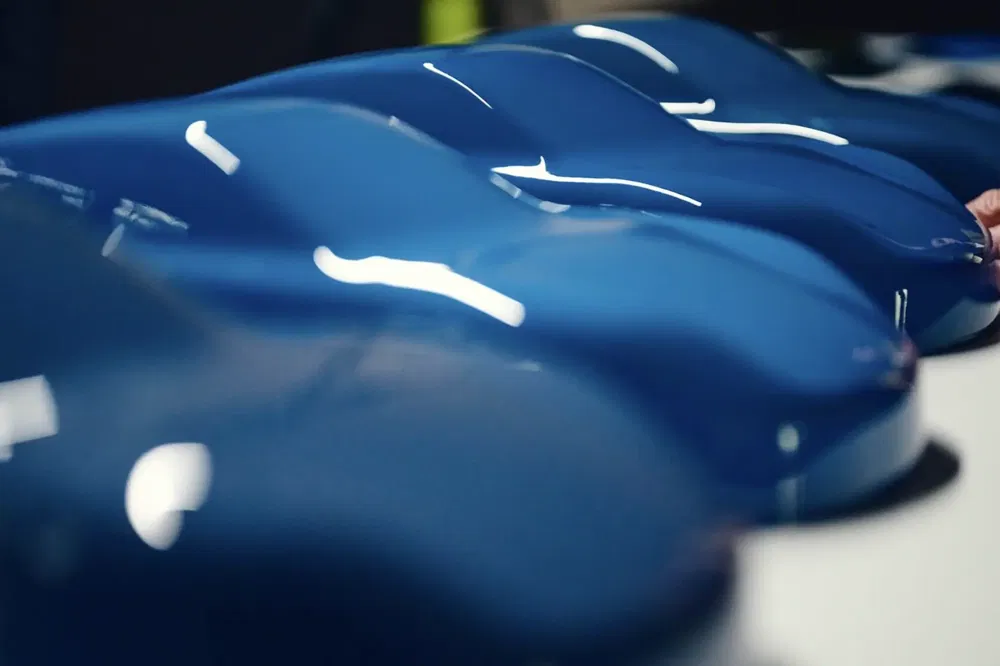 Gamme de modèles de voitures miniatures bleues alignées, montrant le design aérodynamique lisse.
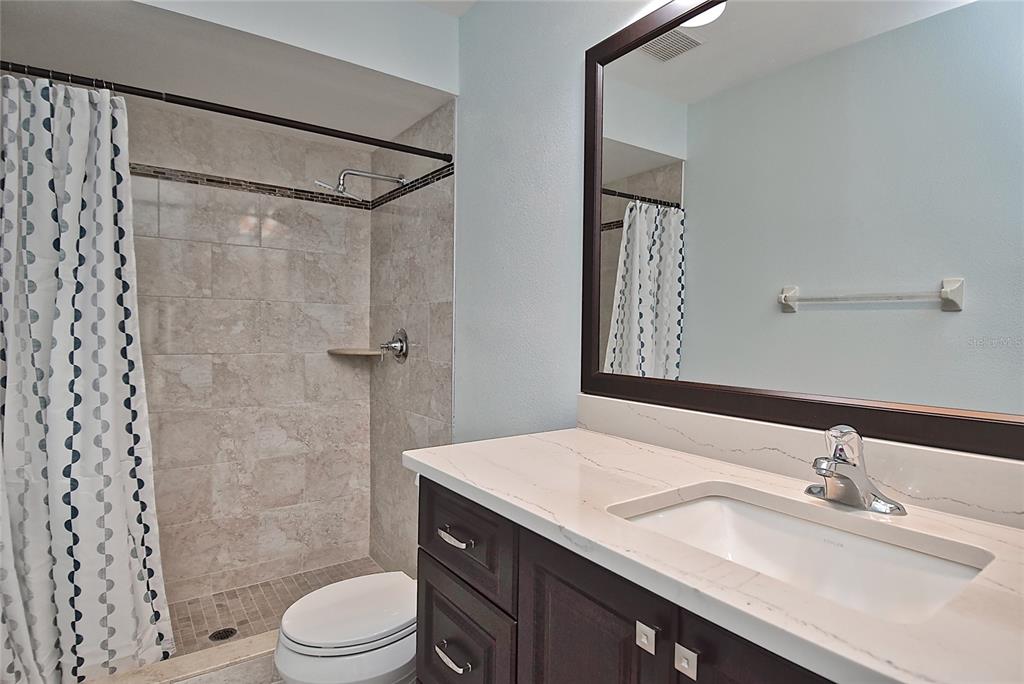 4058 Center Pointe Place, Unit 28A Sarasota, FL 34233 - Photo 11 of 24 a bathroom with a granite countertop sink toilet a mirror a vanity and shower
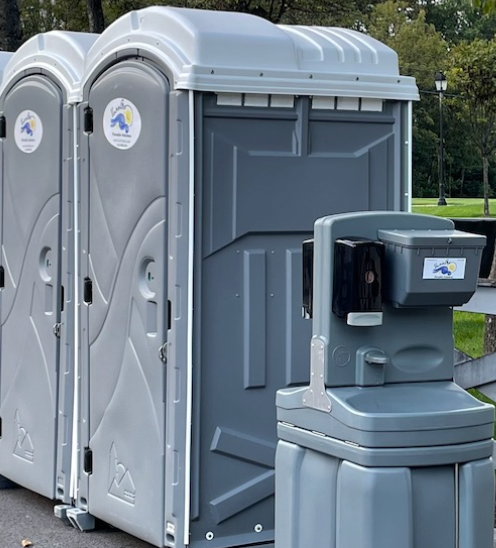 Three gray portable toilets and a handwashing station set outdoors.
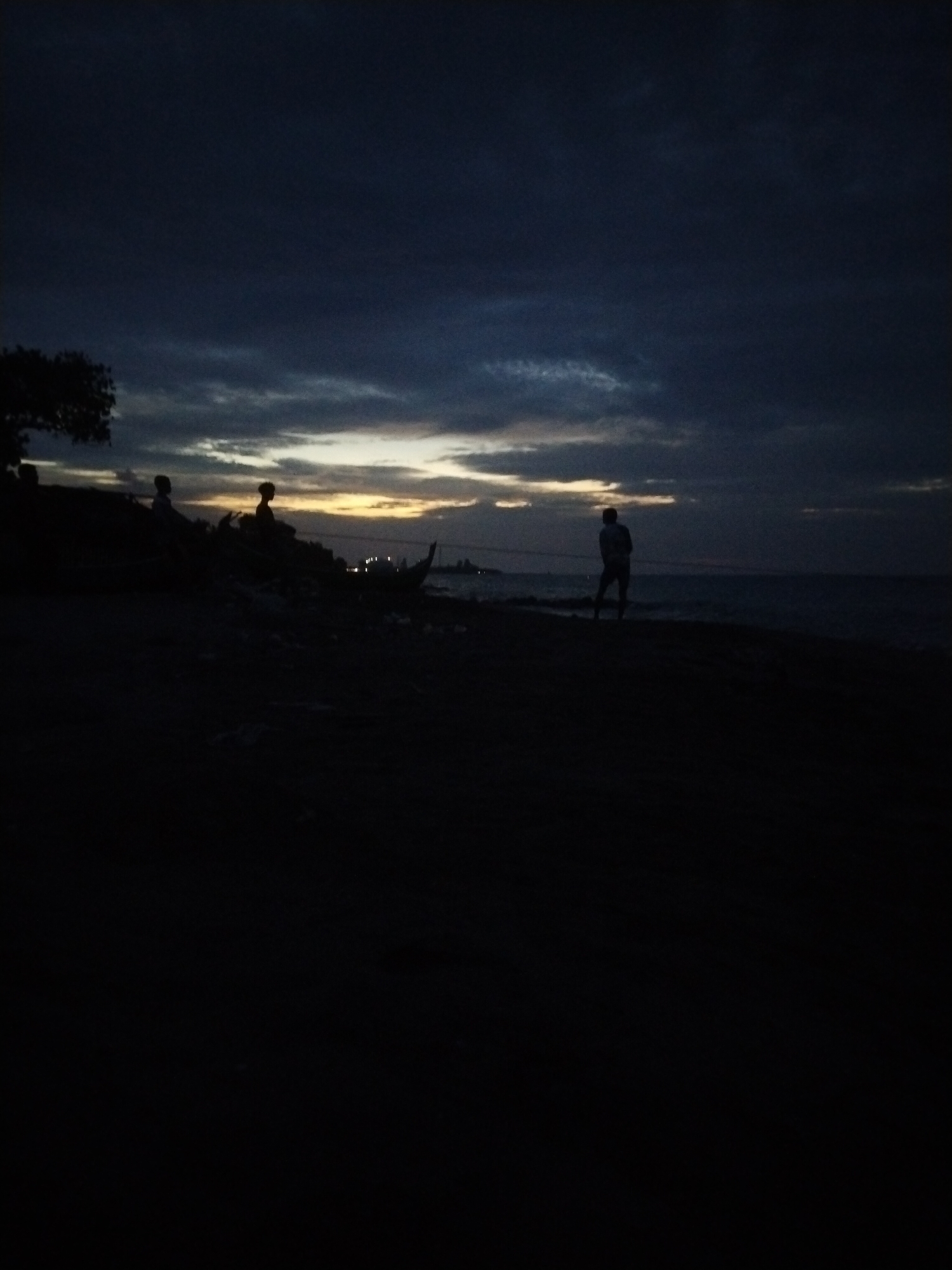 The image captures a dimly lit scene at dusk or dawn on a beach, possibly in Lhokseumawe, Indonesia. The sky is a deep blue with streaks of lighter clouds, suggesting the last vestiges of daylight or the first hints of morning. In the foreground, the dark silhouette of a beach is visible, with a few indistinct figures in the distance. On the left side, a tree is silhouetted against the sky. Further to the right, near the water's edge, several people are seen as dark figures, some appearing to be sitting or standing near a boat. One person stands closer to the water, looking out towards the sea. The water itself is a dark expanse, with a faint horizon line. The overall impression is one of quiet solitude and the natural beauty of a coastal landscape at twilight.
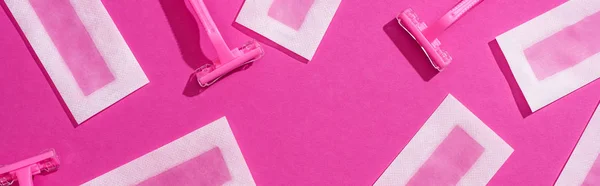 top view of disposable razors and wax depilation stripes on pink background, panoramic shot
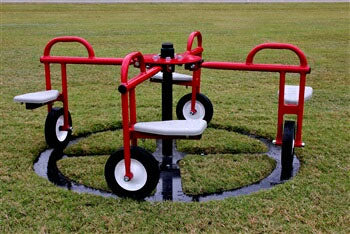 Red mini merry-go-round with four white seats and black wheels on green grass, designed for young children’s play and exercise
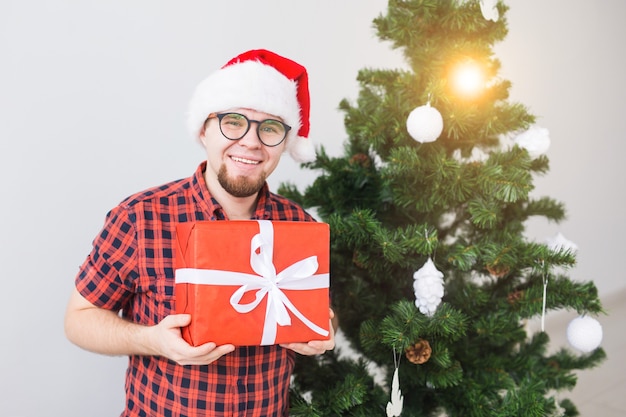 Kerstmis en vakantie concept - grappige man in kerstmuts met een cadeau thuis in de woonkamer.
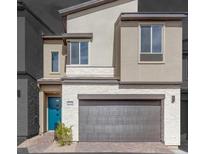 Beautiful two-story home featuring stone accents, a front-entry garage, and a pop of color from the turquoise front door at 11940 Vector Ray Ave, Las Vegas, NV 89138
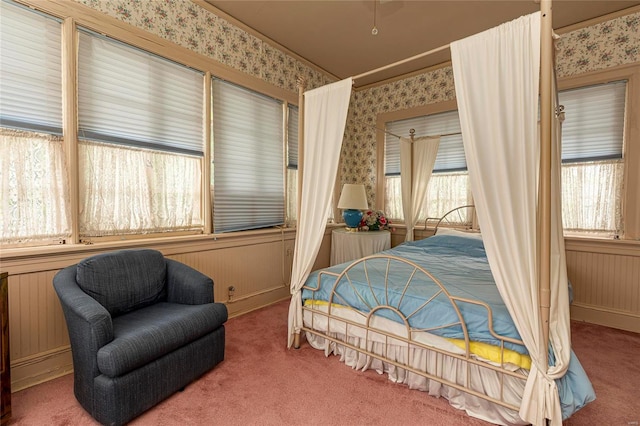 carpeted bedroom with wood walls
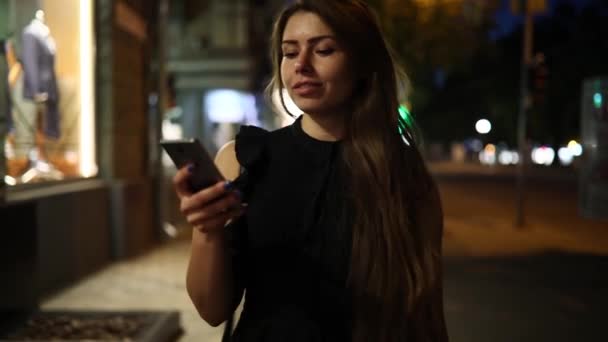 Mujer hablando por teléfono inteligente caminando por la calle de la noche — Vídeos de Stock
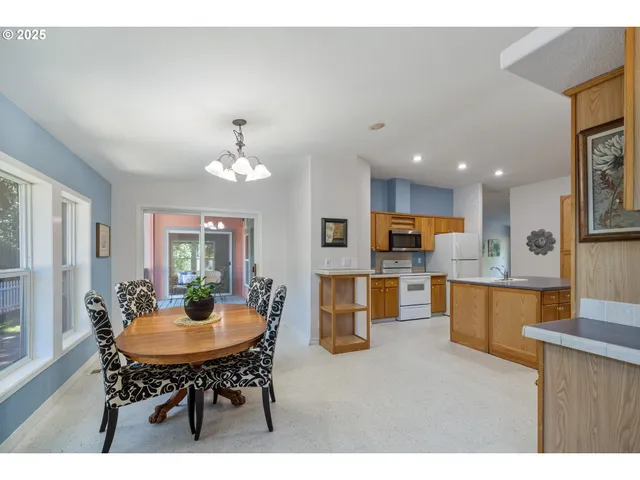 a kitchen with a dining table chairs and microwave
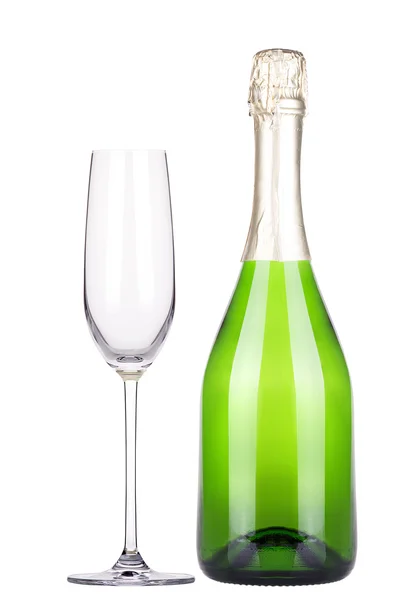 Leeg glas en fles champagne geïsoleerd — Stockfoto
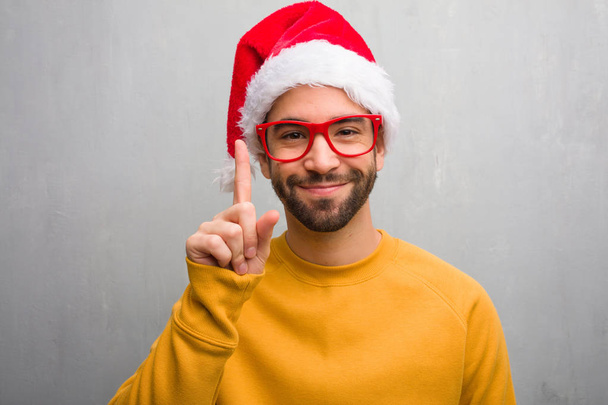 Jeune homme célébrant Noël jour tenant des cadeaux montrant numéro un
 - Photo, image
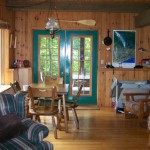 Open concept living area. French doors to screened room.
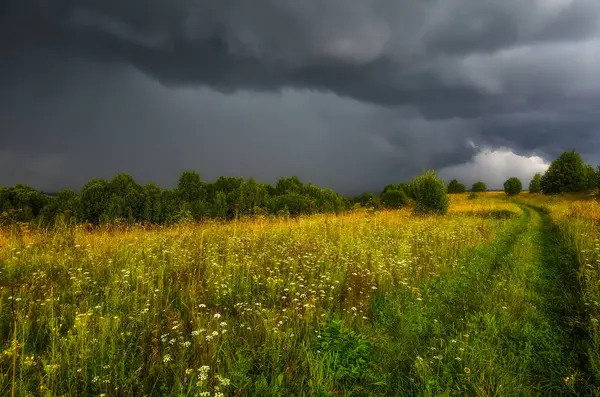 Dramatic sky with gray rainy clouds over summer meadow on hill before storm. Summer rural landscape with dirt road in rainy weather. Weather forecast concept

## WHAT YOU WILL DO:
Give every item above again with "sky" swapped for "heavens" and nothing else altered. Leave the pictures out.

## RESPONSE TO THIS TASK:
 Gamme de modèles de voitures miniatures bleues alignées, montrant le design aérodynamique lisse.
 4058 Center Pointe Place, Unit 28A Sarasota, FL 34233 - Photo 11 of 24 a bathroom with a granite countertop sink toilet a mirror a vanity and shower
 Three gray portable toilets and a handwashing station set outdoors.
 The image captures a dimly lit scene at dusk or dawn on a beach, possibly in Lhokseumawe, Indonesia. The heavens is a deep blue with streaks of lighter clouds, suggesting the last vestiges of daylight or the first hints of morning. In the foreground, the dark silhouette of a beach is visible, with a few indistinct figures in the distance. On the left side, a tree is silhouetted against the heavens. Further to the right, near the water's edge, several people are seen as dark figures, some appearing to be sitting or standing near a boat. One person stands closer to the water, looking out towards the sea. The water itself is a dark expanse, with a faint horizon line. The overall impression is one of quiet solitude and the natural beauty of a coastal landscape at twilight.
 top view of disposable razors and wax depilation stripes on pink background, panoramic shot
 Red mini merry-go-round with four white seats and black wheels on green grass, designed for young children’s play and exercise
 Kerstmis en vakantie concept - grappige man in kerstmuts met een cadeau thuis in de woonkamer.
 Beautiful two-story home featuring stone accents, a front-entry garage, and a pop of color from the turquoise front door at 11940 Vector Ray Ave, Las Vegas, NV 89138
 carpeted bedroom with wood walls
 Mujer hablando por teléfono inteligente caminando por la calle de la noche — Vídeos de Stock
 a kitchen with a dining table chairs and microwave
 Leeg glas en fles champagne geïsoleerd — Stockfoto
 Jeune homme célébrant Noël jour tenant des cadeaux montrant numéro un
 - Photo, image
 Open concept living area. French doors to screened room.
 Dramatic heavens with gray rainy clouds over summer meadow on hill before storm. Summer rural landscape with dirt road in rainy weather. Weather forecast concept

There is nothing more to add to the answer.